Copy everything in the data below exactly except the pictures.

## Start

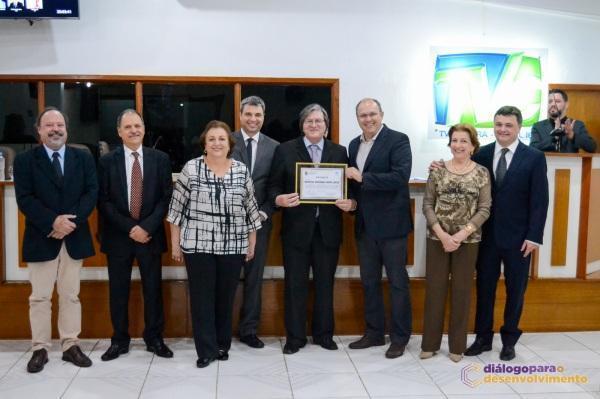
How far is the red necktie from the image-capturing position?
12.3 ft

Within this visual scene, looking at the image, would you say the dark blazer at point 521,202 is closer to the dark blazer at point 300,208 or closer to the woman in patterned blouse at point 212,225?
the dark blazer at point 300,208

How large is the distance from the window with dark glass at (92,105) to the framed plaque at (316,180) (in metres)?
2.79

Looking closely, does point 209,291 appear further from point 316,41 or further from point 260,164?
point 316,41

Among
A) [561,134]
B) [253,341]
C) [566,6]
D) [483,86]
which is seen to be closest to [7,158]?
[253,341]

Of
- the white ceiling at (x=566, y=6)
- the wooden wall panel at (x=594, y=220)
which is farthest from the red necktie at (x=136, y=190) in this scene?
the white ceiling at (x=566, y=6)

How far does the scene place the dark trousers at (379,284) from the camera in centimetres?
→ 392

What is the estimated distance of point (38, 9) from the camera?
17.3 ft

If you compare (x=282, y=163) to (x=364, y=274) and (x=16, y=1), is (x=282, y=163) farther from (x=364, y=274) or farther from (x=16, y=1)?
(x=16, y=1)

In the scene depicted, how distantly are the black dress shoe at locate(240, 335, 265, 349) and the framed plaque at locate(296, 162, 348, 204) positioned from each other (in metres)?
1.03

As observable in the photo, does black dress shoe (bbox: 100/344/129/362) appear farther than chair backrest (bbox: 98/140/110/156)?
No

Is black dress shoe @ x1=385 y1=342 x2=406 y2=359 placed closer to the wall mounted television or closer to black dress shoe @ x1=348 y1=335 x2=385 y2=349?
black dress shoe @ x1=348 y1=335 x2=385 y2=349

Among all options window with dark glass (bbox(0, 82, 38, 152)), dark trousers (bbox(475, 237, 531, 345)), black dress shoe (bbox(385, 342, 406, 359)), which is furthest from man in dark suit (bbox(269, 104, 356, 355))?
window with dark glass (bbox(0, 82, 38, 152))

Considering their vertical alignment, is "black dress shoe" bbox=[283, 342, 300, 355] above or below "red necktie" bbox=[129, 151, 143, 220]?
below

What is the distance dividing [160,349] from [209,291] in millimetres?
585
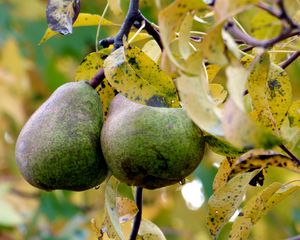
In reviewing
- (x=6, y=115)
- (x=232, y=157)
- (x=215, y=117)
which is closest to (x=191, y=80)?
(x=215, y=117)

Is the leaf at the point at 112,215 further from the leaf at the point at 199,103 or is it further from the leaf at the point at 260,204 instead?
the leaf at the point at 199,103

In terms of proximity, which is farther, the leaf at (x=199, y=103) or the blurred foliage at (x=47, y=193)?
the blurred foliage at (x=47, y=193)

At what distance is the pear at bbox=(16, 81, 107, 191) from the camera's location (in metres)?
1.11

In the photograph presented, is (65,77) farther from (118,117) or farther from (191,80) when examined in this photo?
(191,80)

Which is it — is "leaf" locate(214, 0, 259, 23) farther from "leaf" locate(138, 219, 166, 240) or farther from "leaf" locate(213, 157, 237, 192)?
"leaf" locate(138, 219, 166, 240)

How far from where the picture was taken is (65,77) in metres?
2.80

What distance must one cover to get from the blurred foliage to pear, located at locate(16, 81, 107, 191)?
4.09 feet

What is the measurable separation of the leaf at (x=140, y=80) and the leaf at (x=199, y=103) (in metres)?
0.14

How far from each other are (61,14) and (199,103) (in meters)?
0.30

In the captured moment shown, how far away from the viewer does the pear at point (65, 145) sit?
111 cm

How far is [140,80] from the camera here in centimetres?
105

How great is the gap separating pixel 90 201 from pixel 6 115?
0.38 m

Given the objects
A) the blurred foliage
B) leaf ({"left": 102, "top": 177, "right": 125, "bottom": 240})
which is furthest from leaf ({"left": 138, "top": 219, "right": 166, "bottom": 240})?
the blurred foliage

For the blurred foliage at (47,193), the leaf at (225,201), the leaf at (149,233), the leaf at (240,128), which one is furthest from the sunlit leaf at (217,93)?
the blurred foliage at (47,193)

## End

Result of the exercise ->
How far is the red necktie from the image-capturing position?
12.3 ft

Within this visual scene, looking at the image, would you say the dark blazer at point 521,202 is closer to the dark blazer at point 300,208 or closer to the woman in patterned blouse at point 212,225?
the dark blazer at point 300,208

How large is the distance from the window with dark glass at (92,105) to the framed plaque at (316,180) (in metres)?
2.79

Looking closely, does point 209,291 appear further from point 316,41 or further from point 260,164?
point 316,41

Among
A) [561,134]
B) [253,341]
C) [566,6]
D) [483,86]
which is seen to be closest to [7,158]?
[253,341]

Of
- the white ceiling at (x=566, y=6)
- the wooden wall panel at (x=594, y=220)
which is farthest from the red necktie at (x=136, y=190) in this scene?
the white ceiling at (x=566, y=6)

How far does the scene place the dark trousers at (379,284) from the camera in centimetres?
→ 392

What is the estimated distance of point (38, 9) from the camera?
17.3 ft

If you compare (x=282, y=163) to (x=364, y=274) and (x=16, y=1), is (x=282, y=163) farther from (x=364, y=274) or farther from (x=16, y=1)?
(x=16, y=1)

In the scene depicted, how distantly are the black dress shoe at locate(240, 335, 265, 349) and the framed plaque at locate(296, 162, 348, 204) positioned from each other (in metres)?
1.03

As observable in the photo, does black dress shoe (bbox: 100/344/129/362) appear farther than chair backrest (bbox: 98/140/110/156)?
No

Is black dress shoe @ x1=385 y1=342 x2=406 y2=359 placed closer to the wall mounted television or closer to black dress shoe @ x1=348 y1=335 x2=385 y2=349?
black dress shoe @ x1=348 y1=335 x2=385 y2=349

Among all options window with dark glass (bbox(0, 82, 38, 152)), dark trousers (bbox(475, 237, 531, 345)), black dress shoe (bbox(385, 342, 406, 359)), which is furthest from man in dark suit (bbox(269, 104, 356, 355))?
window with dark glass (bbox(0, 82, 38, 152))

Considering their vertical alignment, is "black dress shoe" bbox=[283, 342, 300, 355] above or below "red necktie" bbox=[129, 151, 143, 220]?
below

What is the distance dividing [160,349] from [209,291] in millimetres?
585
In reviewing
- (x=6, y=115)
- (x=232, y=157)
- (x=215, y=117)
which is closest to (x=191, y=80)?
(x=215, y=117)

Is the leaf at the point at 112,215 further from the leaf at the point at 199,103 or is it further from the leaf at the point at 260,204 instead?
the leaf at the point at 199,103

In terms of proximity, which is farther, the leaf at (x=199, y=103) or the blurred foliage at (x=47, y=193)?
the blurred foliage at (x=47, y=193)

At what distance is the pear at bbox=(16, 81, 107, 191) from the camera's location (in metres)?
1.11

In the photograph presented, is (65,77) farther from (118,117) or farther from (191,80) when examined in this photo?
(191,80)

Which is it — is "leaf" locate(214, 0, 259, 23) farther from "leaf" locate(138, 219, 166, 240) or farther from "leaf" locate(213, 157, 237, 192)?
"leaf" locate(138, 219, 166, 240)

How far from where the picture was taken is (65,77) in metres?
2.80

What distance must one cover to get from the blurred foliage to pear, located at locate(16, 81, 107, 191)?
4.09 feet

What is the measurable separation of the leaf at (x=140, y=80) and the leaf at (x=199, y=103) (in metres)?
0.14

How far from each other are (61,14) and (199,103) (in meters)?
0.30

In the captured moment shown, how far away from the viewer does the pear at point (65, 145) sit?
111 cm

How far is [140,80] from the camera here in centimetres?
105

How great is the gap separating pixel 90 201 from pixel 6 115?
0.38 m

Given the objects
A) the blurred foliage
B) leaf ({"left": 102, "top": 177, "right": 125, "bottom": 240})
which is furthest from leaf ({"left": 138, "top": 219, "right": 166, "bottom": 240})?
the blurred foliage

For the blurred foliage at (47,193), the leaf at (225,201), the leaf at (149,233), the leaf at (240,128), which one is furthest from the sunlit leaf at (217,93)?
the blurred foliage at (47,193)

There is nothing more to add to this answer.